DOKUMEN SUMBER:
Portal Pantura, Jakarta – Mantan Sekretaris Jenderal Palang Merah Indonesia (PMI), Sudirman Said, angkat bicara terkait terpilihnya Agung Laksono sebagai Ketua Umum PMI dalam Munas tandingan.
Ia menegaskan bahwa tindakan tersebut bertentangan dengan prinsip-prinsip dasar gerakan kepalangmerahan internasional dan hukum nasional yang berlaku di Indonesia.
Sudirman menjelaskan bahwa PMI sebagai organisasi kemanusiaan di Indonesia bekerja berdasarkan tujuh prinsip dasar gerakan kepalangmerahan internasional, yaitu: Kemanusiaan, Kesamaan, Kenetralan, Kesukarelaan, Kemandirian, Kesatuan, dan Kesemestaan. Prinsip-prinsip ini, menurutnya, menjadi landasan utama dalam menjalankan misi kemanusiaan di seluruh dunia.
“Di setiap negara, hanya ada satu organisasi kepalangmerahan yang diakui. Negara dapat memilih antara Palang Merah atau Bulan Sabit Merah. Indonesia sudah memilih Palang Merah sebagai bentuk organisasi resmi, yang kemudian diperkuat dengan Undang-Undang No. 1 Tahun 2018,” ujar Sudirman.
Organisasi Tandingan Dinilai Ilegal
Sudirman menilai bahwa pembentukan organisasi atau kepengurusan tandingan adalah tindakan yang melanggar hukum dan melenceng dari prinsip dasar kepalangmerahan, khususnya prinsip Kesatuan.
“Prinsip Kesatuan jelas menyatakan bahwa setiap negara hanya boleh memiliki satu organisasi kepalangmerahan yang melayani seluruh masyarakat tanpa diskriminasi. Dengan demikian, upaya membentuk kepengurusan tandingan, apalagi tanpa dasar hukum yang sah, merupakan pelanggaran serius,” tegasnya.
Ia juga menambahkan bahwa tindakan semacam itu mencerminkan kurangnya pemahaman terhadap prinsip-prinsip yang menjadi jiwa gerakan kepalangmerahan.
“Jika pihak-pihak tertentu berupaya menciptakan mekanisme kepemimpinan tandingan melalui proses yang tidak sah, itu berarti mereka tidak memahami atau bahkan mengabaikan prinsip-prinsip universal gerakan ini,” katanya.
Risiko Citra Internasional
Sudirman memperingatkan bahwa konflik internal seperti ini berpotensi merusak citra Indonesia di mata dunia.

PERSYARATAN TUGAS A:
Dalam daftar, tulis ulang baris-baris mulai dari baris yang memuat "Is point 102,178" sampai akhir daftar, termasuk kedua ujungnya, dengan mengganti "closer to" menjadi "nearer to". Biarkan bagian lainnya tetap sama.

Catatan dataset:
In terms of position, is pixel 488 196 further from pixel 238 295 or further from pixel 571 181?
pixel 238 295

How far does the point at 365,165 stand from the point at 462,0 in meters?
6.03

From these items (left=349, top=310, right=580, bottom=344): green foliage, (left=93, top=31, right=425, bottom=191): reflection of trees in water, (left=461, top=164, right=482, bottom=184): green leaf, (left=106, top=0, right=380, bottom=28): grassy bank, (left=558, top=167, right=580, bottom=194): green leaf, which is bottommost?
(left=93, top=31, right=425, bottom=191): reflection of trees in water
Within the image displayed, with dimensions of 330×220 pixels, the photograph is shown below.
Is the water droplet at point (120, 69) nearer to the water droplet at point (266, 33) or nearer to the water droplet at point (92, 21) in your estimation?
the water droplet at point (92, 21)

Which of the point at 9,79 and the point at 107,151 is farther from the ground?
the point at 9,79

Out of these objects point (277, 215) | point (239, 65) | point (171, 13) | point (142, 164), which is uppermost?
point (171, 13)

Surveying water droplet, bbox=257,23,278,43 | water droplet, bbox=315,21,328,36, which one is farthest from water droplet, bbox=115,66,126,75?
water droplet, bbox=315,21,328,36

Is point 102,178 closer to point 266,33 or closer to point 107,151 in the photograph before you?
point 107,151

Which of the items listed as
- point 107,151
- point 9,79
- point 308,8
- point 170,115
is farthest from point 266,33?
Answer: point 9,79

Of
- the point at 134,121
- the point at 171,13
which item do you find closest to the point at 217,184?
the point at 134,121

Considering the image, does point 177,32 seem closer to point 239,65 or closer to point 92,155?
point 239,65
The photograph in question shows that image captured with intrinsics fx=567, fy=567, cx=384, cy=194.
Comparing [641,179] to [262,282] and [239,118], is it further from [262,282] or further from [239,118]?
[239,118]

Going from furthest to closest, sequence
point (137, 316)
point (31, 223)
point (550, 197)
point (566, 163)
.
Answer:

PERSYARATAN TUGAS B:
Lanjutkan berita tentang tanggapan Sudirman Said atas Munas tandingan PMI mulai dari titik berhentinya.

HASIL AKHIR A:
Is point 102,178 nearer to point 266,33 or nearer to point 107,151 in the photograph before you?
point 107,151

Which of the items listed as
- point 107,151
- point 9,79
- point 308,8
- point 170,115
is farthest from point 266,33?
Answer: point 9,79

Of
- the point at 134,121
- the point at 171,13
which item do you find closest to the point at 217,184?
the point at 134,121

Considering the image, does point 177,32 seem nearer to point 239,65 or nearer to point 92,155?
point 239,65
The photograph in question shows that image captured with intrinsics fx=567, fy=567, cx=384, cy=194.
Comparing [641,179] to [262,282] and [239,118], is it further from [262,282] or further from [239,118]?
[239,118]

Going from furthest to closest, sequence
point (137, 316)
point (31, 223)
point (550, 197)
point (566, 163)
.
Answer:

HASIL AKHIR B:
Prinsip Kesemestaan, yang menjadi salah satu pilar gerakan kepalangmerahan, menekankan pentingnya kerja sama global dalam menghadapi tantangan kemanusiaan.
“Gerakan kepalangmerahan adalah gerakan universal. Sebagai bangsa yang beradab, kita harus menjaga integritas dan nama baik di kancah internasional. Jika peristiwa seperti Munas tandingan dibiarkan terjadi, Indonesia akan dipandang negatif oleh komunitas internasional,” ujarnya.
PMI dalam Sorotan Hukum dan Etika
Selain masalah citra, Sudirman juga menggarisbawahi bahwa legalitas dan etika dalam pengelolaan PMI harus tetap dijaga.
Dengan adanya Undang-Undang No. 1 Tahun 2018, posisi PMI sebagai satu-satunya organisasi kepalangmerahan resmi di Indonesia telah diakui secara hukum.
Karena itu, pembentukan organisasi atau kepengurusan lain di luar struktur resmi dapat dikategorikan sebagai tindakan ilegal yang melanggar undang-undang tersebut.
Sudirman menutup pernyataannya dengan menyerukan agar semua pihak menghormati prinsip-prinsip dan aturan yang sudah disepakati secara internasional dan nasional.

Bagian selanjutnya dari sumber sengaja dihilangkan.